A passeata
Antonio Prata
Tinha
punk de moicano e playboy de mocassim. Patricinha de olho azul e rasta
de olho vermelho. Tinha uns barbudos do PCO exigindo que se reestatize o
que foi privatizado e engomados a la Tea Party sonhando com a
privatização de todo o resto. Tinha quem realmente se estrepa com esses
20 centavos e neguinho que não rela a barriga numa catraca de ônibus
desde os tempos da CMTC. (Neguinho, no caso, era eu). Tinha a esperança
de que este seja um momento importante na história do país e a suspeita
de que talvez o gás da indignação, nas próximas semanas, vá para o
vinagre.
Sejamos
francos, companheiros: ninguém tá entendendo nada. Nem a imprensa nem
os políticos nem os manifestantes, muito menos este que vos escreve e
vem, humilde ou pretensiosamente, expor sua perplexidade e ignorância.
Anteontem,
depois da passeata, assisti ao "Roda Viva" com Nina Capello e Lucas
Monteiro de Oliveira, integrantes do Movimento Passe Livre. Ficou claro
que, embora inteligentes e bem articulados, eles tampouco compreendem
onde é que foram amarrar seus burros. "Vocês começaram com uma canoa e
tão aí com uma arca de Noé", observou o coronel José Vicente. Os dois
insistiram que não, o que há é um canoão, e as mais de 200 mil pessoas
que saíram às ruas no Brasil, segunda-feira, lutavam por transporte
público mais barato e eficiente. A posição dos ativistas de não se
colocarem como os catalisadores de todas as angústias nacionais e
seguirem batendo na tecla do transporte só os enobrece --mas estarão
certos na percepção?
Duzentas mil pessoas de esquerda, de direita, de Nike e de coturno por causa da tarifa?

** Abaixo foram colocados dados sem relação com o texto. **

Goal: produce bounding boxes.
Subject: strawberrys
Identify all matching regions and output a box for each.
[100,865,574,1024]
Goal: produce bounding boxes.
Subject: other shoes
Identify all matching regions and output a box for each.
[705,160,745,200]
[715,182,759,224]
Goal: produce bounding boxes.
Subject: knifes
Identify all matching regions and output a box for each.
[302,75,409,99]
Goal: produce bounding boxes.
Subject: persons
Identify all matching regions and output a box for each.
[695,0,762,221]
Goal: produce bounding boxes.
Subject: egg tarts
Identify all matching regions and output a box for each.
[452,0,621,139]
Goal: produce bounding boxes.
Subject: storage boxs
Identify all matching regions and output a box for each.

"Por que você tá aqui no protesto?", perguntou a repórter do "TV Folha" a
uma garota na manifestação do dia 11: "Olha, eu não consigo imaginar
uma razão para não estar aqui, na verdade", foi sua resposta. Corrupção,
impunidade, a PEC 37, o aumento dos homicídios, os gastos com os
estádios para a Copa, nosso IDH, a qualidade das escolas e hospitais
públicos são todos excelentes motivos para que se saia às ruas e se
tente melhorar o país --mas já o eram duas semanas atrás: por que não
havia passeatas? Será porque a chegada do PT ao poder anestesiou os
movimentos sociais, dificultando a percepção de que o Brasil vem
melhorando, melhorando, melhorando e... continua péssimo? Ou será porque
agora o Facebook e o Twitter facilitam a comunicação?
Se
as dúvidas sobre as motivações --que brotam do solo minimamente
sondável do presente-- já são grandes, o que dizer sobre o futuro do
movimento? Marchará ou murchará? Caso cresça: conseguirá abaixar a
tarifa? E, no longo prazo, terá alguma relevância? Mais ainda: adianta
ir às ruas, fazer barulho? Ou a própria passeata extingue o impulso de
revolta que a criou e voltamos todos para o mundinho idêntico de todos
os dias, com a sensação apaziguadora de que "fiz a minha parte"?
Não tenho a menor ideia, estou mais confuso que o Datena diante da enquete (migre.me/f4UCh),
mas num país injusto como o nosso, em que a única certeza parecia ser a
de que, aconteça o que acontecer, o Sarney estará sempre no poder, as
dúvidas dos últimos dias são muitíssimo bem-vindas.